Reclaiming selenium from water using aluminum-modified biochar: Adsorption behaviors, mechanisms, and effects on growth of wheat seedlings

Abstract

Although selenium is an essential nutrient, its contamination in water poses serious risks to human health and ecosystems. In this study, aluminum-modified bamboo biochar (Al-BC) was developed to reclaim Se(VI) from water. Compared to pristine biochar (BC), Al-BC had a larger specific surface area (176 m2/g) and pore volume (0.180 cm³/g). The modification, achieved by loading AlOOH and Al2O3 particles onto the surface, enabled Al-BC to achieve a maximum adsorption capacity of 37.6 mg/g for Se(VI) within 2 h and remove 99.6% of Se(VI) across a pH range of 3–10. The main adsorption mechanism of Se(VI) involved electrostatic attraction, forming outer-sphere complexes between Se(VI) and AlOOH sites on the biochar. The bioavailability of Se sorbed on the spent biochar (Al-BC-Se) was thus evaluated.
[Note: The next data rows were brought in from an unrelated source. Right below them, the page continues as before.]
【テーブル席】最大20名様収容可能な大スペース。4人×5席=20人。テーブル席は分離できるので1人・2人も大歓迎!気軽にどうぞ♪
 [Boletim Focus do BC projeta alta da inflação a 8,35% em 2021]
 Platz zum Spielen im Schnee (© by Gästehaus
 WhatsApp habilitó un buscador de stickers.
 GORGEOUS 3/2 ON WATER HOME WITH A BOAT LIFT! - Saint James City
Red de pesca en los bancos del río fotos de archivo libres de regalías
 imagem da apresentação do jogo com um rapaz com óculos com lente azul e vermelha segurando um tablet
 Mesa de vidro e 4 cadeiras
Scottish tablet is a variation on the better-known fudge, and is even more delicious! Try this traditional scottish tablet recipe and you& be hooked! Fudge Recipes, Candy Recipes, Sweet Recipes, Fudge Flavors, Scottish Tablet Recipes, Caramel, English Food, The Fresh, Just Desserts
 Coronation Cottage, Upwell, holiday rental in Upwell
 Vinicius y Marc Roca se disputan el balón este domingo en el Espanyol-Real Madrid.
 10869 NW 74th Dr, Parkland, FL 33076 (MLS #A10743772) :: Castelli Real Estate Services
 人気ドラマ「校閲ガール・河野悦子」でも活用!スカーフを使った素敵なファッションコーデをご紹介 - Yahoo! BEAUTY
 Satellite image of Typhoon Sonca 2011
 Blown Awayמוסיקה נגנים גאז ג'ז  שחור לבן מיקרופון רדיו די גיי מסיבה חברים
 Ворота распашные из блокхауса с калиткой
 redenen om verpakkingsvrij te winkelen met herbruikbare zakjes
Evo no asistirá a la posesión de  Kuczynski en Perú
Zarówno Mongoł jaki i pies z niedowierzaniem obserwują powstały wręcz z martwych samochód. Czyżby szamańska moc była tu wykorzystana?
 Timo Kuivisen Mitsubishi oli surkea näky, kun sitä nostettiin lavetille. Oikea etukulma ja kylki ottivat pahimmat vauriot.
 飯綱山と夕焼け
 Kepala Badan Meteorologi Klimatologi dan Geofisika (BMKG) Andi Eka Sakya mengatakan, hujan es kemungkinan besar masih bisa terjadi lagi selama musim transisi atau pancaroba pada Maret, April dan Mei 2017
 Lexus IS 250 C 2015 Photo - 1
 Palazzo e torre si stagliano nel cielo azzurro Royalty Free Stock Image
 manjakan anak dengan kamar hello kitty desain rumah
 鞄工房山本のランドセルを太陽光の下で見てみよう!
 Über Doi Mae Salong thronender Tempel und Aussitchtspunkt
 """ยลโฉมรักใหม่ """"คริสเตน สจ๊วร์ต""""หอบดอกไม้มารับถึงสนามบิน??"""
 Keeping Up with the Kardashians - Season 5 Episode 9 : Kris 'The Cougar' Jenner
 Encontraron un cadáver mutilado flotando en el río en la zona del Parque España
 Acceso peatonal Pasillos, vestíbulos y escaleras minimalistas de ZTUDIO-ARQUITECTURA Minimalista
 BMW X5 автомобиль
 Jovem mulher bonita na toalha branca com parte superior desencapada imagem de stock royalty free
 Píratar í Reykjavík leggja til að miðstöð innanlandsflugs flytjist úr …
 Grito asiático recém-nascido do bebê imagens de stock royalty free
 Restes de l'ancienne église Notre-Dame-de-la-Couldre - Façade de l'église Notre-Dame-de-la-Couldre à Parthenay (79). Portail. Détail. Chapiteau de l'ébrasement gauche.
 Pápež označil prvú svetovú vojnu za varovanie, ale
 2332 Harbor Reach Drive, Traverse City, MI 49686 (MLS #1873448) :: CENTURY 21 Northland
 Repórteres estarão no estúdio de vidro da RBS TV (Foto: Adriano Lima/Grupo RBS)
It was discovered that Al-BC-Se successfully released Se(VI), which impacted the growth of wheat seedlings. The Se content reached 134 μg/g dry weight (DW) in wheat shoots and 638 μg/g DW in roots, significantly exceeding normal selenium content (<40 μg/g DW). By successfully applying the modified biochar to capture selenium from water through adsorption and then reusing it as an essential nutrient in soil, this study suggests the promising feasibility of the "removal-collection-reuse" approach for the circular economy of selenium in wastewater.